Frank Mc Court died a millionaire.

He was one of the rare few who could make a living by the pen.

Billion of people have been living in poverty, but only a handful could paint a readable picture of poverty for mass consumption.

The rest are still too busy looking in the dumpsters for “other man’s trash is my treasure” to tell us about their experience.

So were war survivors. Many simply wouldn’t open up, much less penning “the things we carried”.

Yet humanity can benefit from one another. We possess this gift called “empathy”.

And with it, we can cry when seeing a moving flick, or dance with our feet when a music piece resonates in us the first time we heard it (Starry starry night…..)

Passion or practicality? on CNN, we found that Quincy Jones piece on Moon Landing was actually played on t he moon 40 years ago.  I am sure the moon itself has inspired many generations of artists to compose and sing its praise.

It’s only fitting that when man lands on the moon, he plays some sort of music to serenade the most romantic entity of the galaxy. Romancing the moon. Being in love. Loving someone. Can’t help putting his/her image out of one’s mind.

The more you push it out, the stronger it gets. Gotcha! Romance doesn’t belong to just one class of Southern Governor.
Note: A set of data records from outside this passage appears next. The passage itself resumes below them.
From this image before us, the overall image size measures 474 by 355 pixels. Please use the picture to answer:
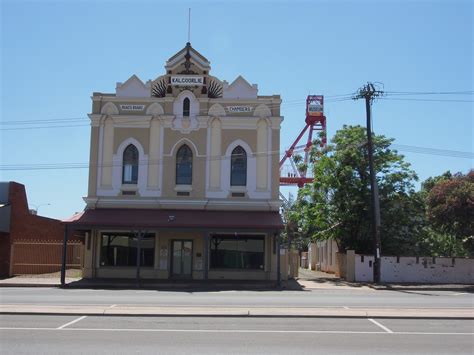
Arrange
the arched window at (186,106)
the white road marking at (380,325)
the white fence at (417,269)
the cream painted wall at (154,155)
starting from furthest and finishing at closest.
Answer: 1. the white fence at (417,269)
2. the arched window at (186,106)
3. the cream painted wall at (154,155)
4. the white road marking at (380,325)

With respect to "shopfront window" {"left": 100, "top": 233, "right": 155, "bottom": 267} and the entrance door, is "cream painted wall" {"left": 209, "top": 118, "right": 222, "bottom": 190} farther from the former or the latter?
"shopfront window" {"left": 100, "top": 233, "right": 155, "bottom": 267}

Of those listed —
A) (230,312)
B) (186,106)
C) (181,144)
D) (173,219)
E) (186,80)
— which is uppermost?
(186,80)

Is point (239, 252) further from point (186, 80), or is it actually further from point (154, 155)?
point (186, 80)

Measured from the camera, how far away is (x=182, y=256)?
3066 centimetres

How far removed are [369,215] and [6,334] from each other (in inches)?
1021

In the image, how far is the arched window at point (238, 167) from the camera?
30891mm

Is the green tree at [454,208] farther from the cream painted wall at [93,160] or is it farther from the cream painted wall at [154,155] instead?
the cream painted wall at [93,160]

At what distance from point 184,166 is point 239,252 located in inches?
206

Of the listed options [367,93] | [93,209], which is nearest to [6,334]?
[93,209]

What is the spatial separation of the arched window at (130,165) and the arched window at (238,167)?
495 centimetres

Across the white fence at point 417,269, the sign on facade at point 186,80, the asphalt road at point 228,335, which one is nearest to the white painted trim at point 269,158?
the sign on facade at point 186,80

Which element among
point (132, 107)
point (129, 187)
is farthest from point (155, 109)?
point (129, 187)

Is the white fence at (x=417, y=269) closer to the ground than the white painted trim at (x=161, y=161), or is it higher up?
closer to the ground

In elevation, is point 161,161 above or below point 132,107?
below
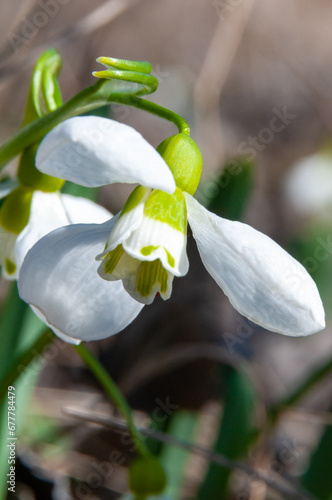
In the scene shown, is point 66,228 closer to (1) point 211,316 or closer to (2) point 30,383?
(2) point 30,383

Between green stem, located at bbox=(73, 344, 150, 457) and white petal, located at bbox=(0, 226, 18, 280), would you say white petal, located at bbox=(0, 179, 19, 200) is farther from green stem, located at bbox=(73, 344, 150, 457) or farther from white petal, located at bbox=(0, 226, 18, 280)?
green stem, located at bbox=(73, 344, 150, 457)

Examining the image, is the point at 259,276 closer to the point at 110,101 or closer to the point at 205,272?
the point at 110,101

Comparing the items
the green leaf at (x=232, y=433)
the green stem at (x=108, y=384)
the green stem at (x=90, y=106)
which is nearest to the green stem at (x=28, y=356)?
the green stem at (x=108, y=384)

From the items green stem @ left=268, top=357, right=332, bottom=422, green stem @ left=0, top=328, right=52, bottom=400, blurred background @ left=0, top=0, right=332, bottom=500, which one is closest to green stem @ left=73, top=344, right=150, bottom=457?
green stem @ left=0, top=328, right=52, bottom=400

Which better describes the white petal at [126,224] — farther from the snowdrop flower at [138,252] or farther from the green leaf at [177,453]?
the green leaf at [177,453]

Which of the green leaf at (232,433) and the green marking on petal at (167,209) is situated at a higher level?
the green marking on petal at (167,209)

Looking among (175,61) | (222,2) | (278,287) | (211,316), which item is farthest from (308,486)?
(222,2)
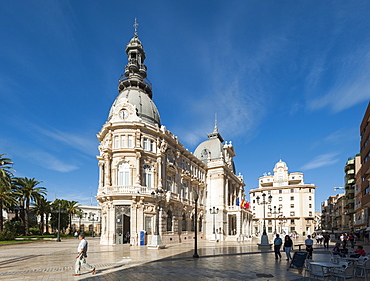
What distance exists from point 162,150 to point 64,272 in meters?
26.7

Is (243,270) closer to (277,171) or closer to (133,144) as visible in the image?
(133,144)

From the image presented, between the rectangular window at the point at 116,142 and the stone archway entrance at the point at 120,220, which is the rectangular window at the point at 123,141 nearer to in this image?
the rectangular window at the point at 116,142

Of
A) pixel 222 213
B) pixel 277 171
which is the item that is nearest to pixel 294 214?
pixel 277 171

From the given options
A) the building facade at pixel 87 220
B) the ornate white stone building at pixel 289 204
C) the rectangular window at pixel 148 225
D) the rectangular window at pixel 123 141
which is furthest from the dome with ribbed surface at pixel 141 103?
the ornate white stone building at pixel 289 204

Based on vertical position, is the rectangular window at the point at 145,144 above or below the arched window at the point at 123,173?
above

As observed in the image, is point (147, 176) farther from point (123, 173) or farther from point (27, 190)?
point (27, 190)

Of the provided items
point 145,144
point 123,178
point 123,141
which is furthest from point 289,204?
point 123,141

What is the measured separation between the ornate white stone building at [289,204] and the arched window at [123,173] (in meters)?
70.2

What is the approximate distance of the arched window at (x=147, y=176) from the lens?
3843 cm

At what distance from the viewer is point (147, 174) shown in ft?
128

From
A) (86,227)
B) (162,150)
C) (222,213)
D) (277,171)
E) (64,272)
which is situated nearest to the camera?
(64,272)

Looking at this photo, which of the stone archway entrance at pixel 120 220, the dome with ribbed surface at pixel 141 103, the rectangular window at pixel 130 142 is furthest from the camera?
the dome with ribbed surface at pixel 141 103

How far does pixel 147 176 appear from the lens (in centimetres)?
3881

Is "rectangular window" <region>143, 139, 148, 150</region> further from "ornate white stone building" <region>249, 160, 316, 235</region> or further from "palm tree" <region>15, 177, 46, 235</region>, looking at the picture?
"ornate white stone building" <region>249, 160, 316, 235</region>
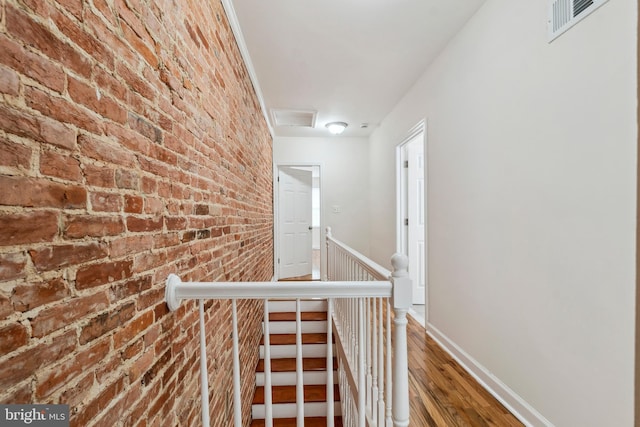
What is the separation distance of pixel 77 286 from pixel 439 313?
258 centimetres

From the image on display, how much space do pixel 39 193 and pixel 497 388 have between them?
2.36m

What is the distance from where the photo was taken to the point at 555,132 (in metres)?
1.38

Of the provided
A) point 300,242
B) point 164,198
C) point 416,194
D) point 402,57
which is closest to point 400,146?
point 416,194

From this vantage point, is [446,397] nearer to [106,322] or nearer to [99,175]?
[106,322]

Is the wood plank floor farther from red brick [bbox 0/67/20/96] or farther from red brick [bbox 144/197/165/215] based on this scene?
red brick [bbox 0/67/20/96]

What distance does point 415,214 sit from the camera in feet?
11.6

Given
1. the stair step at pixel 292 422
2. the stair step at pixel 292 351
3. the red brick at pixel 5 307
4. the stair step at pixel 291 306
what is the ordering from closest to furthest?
the red brick at pixel 5 307 < the stair step at pixel 292 422 < the stair step at pixel 292 351 < the stair step at pixel 291 306

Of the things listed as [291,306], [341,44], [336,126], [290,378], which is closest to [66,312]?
[341,44]

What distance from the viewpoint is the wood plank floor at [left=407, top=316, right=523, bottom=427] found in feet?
5.16

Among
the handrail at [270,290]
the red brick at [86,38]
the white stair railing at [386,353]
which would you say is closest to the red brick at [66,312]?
the handrail at [270,290]

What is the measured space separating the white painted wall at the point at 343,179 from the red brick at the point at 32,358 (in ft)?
Result: 14.2

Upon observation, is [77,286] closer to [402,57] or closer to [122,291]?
[122,291]

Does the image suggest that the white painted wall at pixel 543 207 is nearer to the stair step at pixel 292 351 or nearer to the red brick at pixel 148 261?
the stair step at pixel 292 351

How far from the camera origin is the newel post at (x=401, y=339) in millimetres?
1021
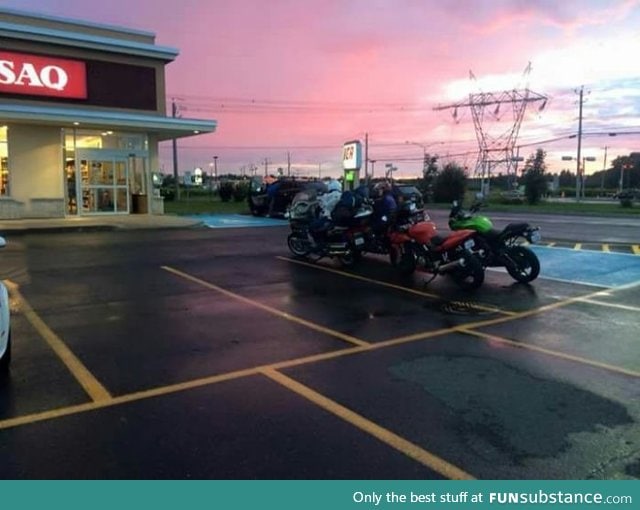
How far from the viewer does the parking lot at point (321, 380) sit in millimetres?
3688

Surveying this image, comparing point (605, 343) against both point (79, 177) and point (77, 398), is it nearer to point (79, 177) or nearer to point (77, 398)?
point (77, 398)

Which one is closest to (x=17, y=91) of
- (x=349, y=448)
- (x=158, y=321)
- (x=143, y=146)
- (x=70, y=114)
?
(x=70, y=114)

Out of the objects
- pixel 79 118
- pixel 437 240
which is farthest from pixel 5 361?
pixel 79 118

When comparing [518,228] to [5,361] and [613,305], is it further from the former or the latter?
[5,361]

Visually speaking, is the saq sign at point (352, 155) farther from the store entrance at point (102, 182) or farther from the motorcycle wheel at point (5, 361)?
the motorcycle wheel at point (5, 361)

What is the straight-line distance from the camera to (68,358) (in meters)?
5.77

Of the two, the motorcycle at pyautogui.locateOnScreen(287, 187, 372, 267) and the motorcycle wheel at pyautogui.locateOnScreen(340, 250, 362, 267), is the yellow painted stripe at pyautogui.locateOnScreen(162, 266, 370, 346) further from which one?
the motorcycle wheel at pyautogui.locateOnScreen(340, 250, 362, 267)

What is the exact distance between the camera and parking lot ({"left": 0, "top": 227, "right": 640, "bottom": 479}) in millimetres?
3688

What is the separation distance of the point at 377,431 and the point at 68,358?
3321 mm

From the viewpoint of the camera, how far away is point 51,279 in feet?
33.9

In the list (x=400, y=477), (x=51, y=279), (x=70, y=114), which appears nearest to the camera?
(x=400, y=477)

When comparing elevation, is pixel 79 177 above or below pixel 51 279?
above

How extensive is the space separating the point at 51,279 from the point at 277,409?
24.1 ft

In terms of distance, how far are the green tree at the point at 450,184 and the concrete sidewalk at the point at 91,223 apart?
29883mm
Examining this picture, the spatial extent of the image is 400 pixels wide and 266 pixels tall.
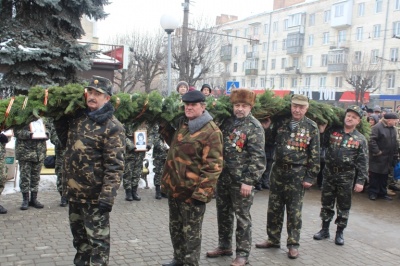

I am glad the poor can also love, for love and empathy are gifts which belong to everyone.

While only a few will rise out of poverty by the force of their penmanship, all can love with their beating hearts even when they go hungry at night. “starry starry night….”

In fact, it’s the people in dire circumstances who are more inclined to help their fellow suffering neighbors.

Frank Mc Court’s Angela Ashes touched on some of that theme. But Ann Frank’s testifies much more on compassion.